Levine conducts the first two, Fabio Luisi the others. Voigt, Waltraud Meier, Stephanie Blythe, Bryn Terfel, Jonas Kaufmann Eric Owens, Franz-Josef Selig, Hans-Peter Konig, and Jay Hunter Morris are in the cast, also "Te Monster" stage machine that didn't always work.

I don't know, but hope that it cn be viewed elsewhere. I'm going to try to stay awake with preparatory naps. It's going to be a long night for "Goetterdaemmerung" Friday, but undoubtedly there is or will be a DVD issue.

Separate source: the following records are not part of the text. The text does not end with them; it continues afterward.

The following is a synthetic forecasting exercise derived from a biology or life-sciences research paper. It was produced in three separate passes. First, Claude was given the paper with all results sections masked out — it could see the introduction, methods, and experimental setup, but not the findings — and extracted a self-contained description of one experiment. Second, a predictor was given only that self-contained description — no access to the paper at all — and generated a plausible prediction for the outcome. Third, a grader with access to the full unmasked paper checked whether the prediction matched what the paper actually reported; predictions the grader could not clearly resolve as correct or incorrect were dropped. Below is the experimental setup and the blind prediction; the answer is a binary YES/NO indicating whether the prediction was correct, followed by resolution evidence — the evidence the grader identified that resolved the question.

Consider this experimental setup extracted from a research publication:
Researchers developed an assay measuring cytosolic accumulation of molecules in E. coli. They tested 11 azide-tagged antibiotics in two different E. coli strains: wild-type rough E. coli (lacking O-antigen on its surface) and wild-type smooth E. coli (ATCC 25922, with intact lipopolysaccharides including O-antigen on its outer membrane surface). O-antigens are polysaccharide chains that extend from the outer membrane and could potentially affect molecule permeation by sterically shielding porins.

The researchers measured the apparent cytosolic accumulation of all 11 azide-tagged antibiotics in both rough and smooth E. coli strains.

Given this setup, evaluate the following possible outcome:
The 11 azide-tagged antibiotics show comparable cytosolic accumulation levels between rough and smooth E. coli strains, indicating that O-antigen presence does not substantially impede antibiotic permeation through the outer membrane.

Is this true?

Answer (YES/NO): YES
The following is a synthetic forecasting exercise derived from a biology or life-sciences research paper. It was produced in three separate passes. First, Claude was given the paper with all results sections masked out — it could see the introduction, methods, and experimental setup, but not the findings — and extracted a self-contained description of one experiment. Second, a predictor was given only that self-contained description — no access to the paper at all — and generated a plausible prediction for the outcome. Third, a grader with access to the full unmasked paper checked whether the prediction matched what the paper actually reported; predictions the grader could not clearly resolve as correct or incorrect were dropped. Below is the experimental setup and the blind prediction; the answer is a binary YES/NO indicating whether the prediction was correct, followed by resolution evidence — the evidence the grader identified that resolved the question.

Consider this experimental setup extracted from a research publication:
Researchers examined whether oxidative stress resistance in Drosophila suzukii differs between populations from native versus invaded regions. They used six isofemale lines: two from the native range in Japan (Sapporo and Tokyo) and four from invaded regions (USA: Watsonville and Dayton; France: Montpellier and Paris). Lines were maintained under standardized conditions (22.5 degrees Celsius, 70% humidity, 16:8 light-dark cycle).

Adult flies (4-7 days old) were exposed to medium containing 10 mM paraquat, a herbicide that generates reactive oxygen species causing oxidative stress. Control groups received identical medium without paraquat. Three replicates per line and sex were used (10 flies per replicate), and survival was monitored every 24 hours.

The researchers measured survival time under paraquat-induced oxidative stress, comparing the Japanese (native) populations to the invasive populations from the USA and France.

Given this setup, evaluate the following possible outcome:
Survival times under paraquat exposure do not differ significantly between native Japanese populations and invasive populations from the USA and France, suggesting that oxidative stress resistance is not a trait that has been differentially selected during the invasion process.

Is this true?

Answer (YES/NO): NO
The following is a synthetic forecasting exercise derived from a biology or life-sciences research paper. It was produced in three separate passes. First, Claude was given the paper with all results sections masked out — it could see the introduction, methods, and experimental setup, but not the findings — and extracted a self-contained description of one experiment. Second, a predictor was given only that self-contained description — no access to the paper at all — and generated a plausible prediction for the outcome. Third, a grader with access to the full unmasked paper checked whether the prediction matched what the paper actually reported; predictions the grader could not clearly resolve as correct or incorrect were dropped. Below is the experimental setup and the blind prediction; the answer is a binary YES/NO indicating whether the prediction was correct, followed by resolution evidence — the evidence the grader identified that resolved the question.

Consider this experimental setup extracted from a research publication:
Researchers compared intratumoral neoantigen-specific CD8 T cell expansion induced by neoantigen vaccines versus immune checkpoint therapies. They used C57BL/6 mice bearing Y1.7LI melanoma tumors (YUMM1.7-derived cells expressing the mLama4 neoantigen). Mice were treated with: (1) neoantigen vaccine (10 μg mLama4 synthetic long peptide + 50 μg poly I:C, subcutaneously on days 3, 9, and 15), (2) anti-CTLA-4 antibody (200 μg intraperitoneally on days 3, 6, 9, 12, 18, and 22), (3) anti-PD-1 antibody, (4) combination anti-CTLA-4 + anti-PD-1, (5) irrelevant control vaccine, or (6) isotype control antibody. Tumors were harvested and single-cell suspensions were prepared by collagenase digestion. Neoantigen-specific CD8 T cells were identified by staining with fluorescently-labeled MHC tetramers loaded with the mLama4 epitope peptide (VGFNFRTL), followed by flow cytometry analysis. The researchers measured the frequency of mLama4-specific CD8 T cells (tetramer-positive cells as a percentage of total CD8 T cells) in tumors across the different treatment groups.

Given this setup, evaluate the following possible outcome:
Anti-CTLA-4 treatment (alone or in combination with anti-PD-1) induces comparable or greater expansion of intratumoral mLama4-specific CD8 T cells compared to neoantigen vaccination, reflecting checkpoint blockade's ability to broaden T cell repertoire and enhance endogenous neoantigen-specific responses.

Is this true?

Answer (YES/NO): NO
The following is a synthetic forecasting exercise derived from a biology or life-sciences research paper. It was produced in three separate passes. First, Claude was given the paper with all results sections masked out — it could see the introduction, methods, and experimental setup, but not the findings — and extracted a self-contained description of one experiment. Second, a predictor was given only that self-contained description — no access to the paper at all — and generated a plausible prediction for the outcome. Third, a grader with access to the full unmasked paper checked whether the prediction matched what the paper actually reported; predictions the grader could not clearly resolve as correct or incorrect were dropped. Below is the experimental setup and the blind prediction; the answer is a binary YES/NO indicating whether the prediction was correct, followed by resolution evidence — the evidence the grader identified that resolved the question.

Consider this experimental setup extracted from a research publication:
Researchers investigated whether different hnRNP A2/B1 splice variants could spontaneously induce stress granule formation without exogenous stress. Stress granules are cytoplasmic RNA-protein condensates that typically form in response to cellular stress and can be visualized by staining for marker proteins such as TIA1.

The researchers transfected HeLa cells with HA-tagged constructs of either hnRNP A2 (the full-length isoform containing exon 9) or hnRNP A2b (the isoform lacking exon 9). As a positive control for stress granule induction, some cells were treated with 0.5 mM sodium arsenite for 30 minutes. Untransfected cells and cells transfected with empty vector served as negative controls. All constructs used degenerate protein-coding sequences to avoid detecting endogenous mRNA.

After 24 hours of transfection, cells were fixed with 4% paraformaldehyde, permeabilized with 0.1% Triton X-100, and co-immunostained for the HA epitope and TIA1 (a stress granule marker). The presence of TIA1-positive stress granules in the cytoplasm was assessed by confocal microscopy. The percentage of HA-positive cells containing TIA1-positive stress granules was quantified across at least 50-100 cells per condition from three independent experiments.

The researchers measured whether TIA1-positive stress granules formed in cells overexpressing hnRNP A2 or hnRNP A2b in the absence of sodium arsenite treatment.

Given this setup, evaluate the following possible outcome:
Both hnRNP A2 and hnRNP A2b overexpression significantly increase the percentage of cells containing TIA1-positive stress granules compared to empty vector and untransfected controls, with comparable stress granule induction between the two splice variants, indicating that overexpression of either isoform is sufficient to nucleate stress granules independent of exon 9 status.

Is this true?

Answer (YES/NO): NO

In reply to an earlier post on 10 Sep 2012 15:49:30 BDT
Last edited by the author on 10 Sep 2012 15:57:17 BDT
Piso: The DVD is already available for pre-order - Wagner: Der Ring des Nibelungen [Blu-ray] [2012] - it will be available in DVD and Blu-ray - release 17th September in the UK (already available in USA?)

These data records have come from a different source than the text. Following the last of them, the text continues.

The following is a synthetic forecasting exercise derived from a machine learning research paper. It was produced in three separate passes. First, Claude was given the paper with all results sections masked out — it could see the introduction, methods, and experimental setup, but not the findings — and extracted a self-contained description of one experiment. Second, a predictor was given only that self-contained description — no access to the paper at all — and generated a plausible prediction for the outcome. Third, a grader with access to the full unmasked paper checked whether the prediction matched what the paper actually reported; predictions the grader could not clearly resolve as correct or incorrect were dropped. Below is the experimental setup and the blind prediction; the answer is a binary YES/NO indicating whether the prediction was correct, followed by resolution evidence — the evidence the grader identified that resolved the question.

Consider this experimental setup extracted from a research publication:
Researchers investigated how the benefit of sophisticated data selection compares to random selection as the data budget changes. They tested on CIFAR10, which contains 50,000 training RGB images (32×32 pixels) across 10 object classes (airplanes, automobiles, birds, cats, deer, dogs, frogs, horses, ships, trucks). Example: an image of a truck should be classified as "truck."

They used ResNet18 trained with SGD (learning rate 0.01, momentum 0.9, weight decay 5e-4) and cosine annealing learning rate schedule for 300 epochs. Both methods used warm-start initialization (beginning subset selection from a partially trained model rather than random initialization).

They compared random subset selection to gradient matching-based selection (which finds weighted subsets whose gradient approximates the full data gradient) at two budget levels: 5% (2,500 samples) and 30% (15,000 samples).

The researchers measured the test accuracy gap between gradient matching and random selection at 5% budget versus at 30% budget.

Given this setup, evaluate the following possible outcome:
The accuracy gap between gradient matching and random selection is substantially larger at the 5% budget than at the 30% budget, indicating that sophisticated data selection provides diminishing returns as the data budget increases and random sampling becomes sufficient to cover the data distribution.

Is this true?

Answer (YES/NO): YES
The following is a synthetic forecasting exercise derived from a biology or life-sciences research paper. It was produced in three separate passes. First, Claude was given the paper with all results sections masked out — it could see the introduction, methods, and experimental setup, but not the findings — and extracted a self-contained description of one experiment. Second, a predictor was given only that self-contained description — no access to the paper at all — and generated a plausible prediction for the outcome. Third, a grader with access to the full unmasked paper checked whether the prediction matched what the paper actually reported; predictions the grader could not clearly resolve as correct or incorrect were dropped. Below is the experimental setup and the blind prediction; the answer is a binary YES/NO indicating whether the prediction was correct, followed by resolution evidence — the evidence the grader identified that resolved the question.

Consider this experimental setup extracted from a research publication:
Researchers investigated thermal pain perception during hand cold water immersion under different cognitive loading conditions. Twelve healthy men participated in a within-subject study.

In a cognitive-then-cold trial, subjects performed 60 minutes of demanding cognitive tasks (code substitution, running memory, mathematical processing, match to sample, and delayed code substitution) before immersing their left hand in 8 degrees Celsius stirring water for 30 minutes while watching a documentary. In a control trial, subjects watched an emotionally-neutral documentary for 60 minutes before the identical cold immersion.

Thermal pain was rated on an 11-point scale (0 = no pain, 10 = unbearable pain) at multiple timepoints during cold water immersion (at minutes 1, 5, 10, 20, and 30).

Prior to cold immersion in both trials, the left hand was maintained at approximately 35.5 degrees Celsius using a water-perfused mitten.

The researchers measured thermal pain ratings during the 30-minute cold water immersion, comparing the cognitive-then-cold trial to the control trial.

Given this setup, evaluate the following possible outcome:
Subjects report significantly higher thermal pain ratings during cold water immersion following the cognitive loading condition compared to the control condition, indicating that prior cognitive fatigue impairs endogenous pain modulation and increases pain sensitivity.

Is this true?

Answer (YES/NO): NO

Meanwhile here is a preview -

Posted on 11 Sep 2012 16:10:09 BDT
Last edited by the author on 11 Sep 2012 16:14:19 BDT
Edgar Self says:
The two-hour documentary last evening was a close look at the fabrication of the unitary set by Ex ZMachina in Cnada and its installation and fine-tuning at the Meropolitan Opera by director Robert Lepage and the technical crew. Essentially it's a wall of planks used throughout the 16 hours of the "Ring". It malfunctioned at the premiere of "Rheingold"; conductor James Levine was forced out after "Walkuere" by health problems; and the tenor scheduled to sing Siegfried dropped out four days before the opening. Deborah Voigt sang Brunnhilde for the first time, and Morris was debuting with the company. Fabio Luisi stepped in for Levine midway through.

The orchestra sounded particularly fine. The most recent performance shown was "Goetterdaemmerung" from January 2012. just seven months ago.

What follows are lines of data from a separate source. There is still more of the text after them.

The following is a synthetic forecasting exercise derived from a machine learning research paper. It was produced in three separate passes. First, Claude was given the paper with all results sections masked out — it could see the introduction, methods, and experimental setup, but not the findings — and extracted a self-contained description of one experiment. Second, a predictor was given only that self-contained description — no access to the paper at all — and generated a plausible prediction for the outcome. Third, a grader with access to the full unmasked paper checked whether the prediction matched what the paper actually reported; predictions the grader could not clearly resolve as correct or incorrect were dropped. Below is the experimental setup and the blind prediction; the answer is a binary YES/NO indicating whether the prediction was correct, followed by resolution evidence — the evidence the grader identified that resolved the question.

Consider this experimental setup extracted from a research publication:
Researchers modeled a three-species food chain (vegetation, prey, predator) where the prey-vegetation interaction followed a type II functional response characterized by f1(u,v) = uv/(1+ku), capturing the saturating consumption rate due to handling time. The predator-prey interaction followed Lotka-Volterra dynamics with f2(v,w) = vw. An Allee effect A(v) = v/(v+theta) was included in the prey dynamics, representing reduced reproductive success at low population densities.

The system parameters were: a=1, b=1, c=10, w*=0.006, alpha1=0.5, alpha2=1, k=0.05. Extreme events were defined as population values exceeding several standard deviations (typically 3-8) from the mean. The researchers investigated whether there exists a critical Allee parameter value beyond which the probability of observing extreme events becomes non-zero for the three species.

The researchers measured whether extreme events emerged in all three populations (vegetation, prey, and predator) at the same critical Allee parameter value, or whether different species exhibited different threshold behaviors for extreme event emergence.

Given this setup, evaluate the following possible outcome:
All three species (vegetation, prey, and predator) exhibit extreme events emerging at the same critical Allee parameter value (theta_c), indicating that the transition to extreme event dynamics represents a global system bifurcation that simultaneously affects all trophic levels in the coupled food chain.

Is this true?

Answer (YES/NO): NO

There were many scenes with the singers, on stage and off, and General Mnager Peter Gelb, who called it the most stressful event of his life. The actual performances follow tonight at 9PM CST, Tuesday through Friday. I particularly want to hear and see Jonas Kaufmann as Siegmund in "Walkuere".

Posted on 11 Sep 2012 16:34:04 BDT
From the brief glances in the trailer, the wall of planks reminds me of the Covent Garden production from the late 70s. They installed a huge hydraulic platform that was almost a big as the stage. It rose up on a single pillar and could tip in all directions as well as rotate. In the centre of it was a smaller platform that could be moved independantly. The only occasion I saw it (Gotterdamerung) it behaved impeccably.

Kaufmann sings a fine Prize Song on his disc of Romantic Arias so he should be an interesting Siegmund.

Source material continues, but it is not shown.